▸ **Given data**
━━━━━━━━━━━━━━━━━━━━━━━━━━━━━━
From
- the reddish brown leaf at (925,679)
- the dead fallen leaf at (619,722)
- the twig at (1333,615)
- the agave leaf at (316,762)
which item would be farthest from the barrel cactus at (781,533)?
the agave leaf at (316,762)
━━━━━━━━━━━━━━━━━━━━━━━━━━━━━━
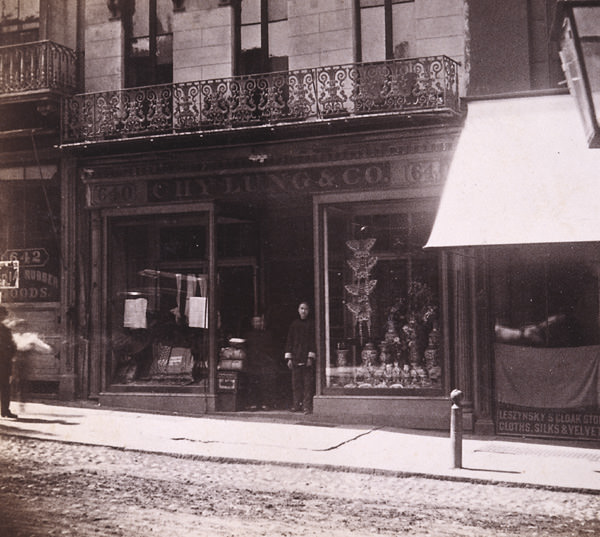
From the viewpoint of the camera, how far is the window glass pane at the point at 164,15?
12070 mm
━━━━━━━━━━━━━━━━━━━━━━━━━━━━━━
Pull out every line of the rows above that contains the word "leaf". Match case exactly.

- the reddish brown leaf at (925,679)
- the dead fallen leaf at (619,722)
- the agave leaf at (316,762)
the agave leaf at (316,762)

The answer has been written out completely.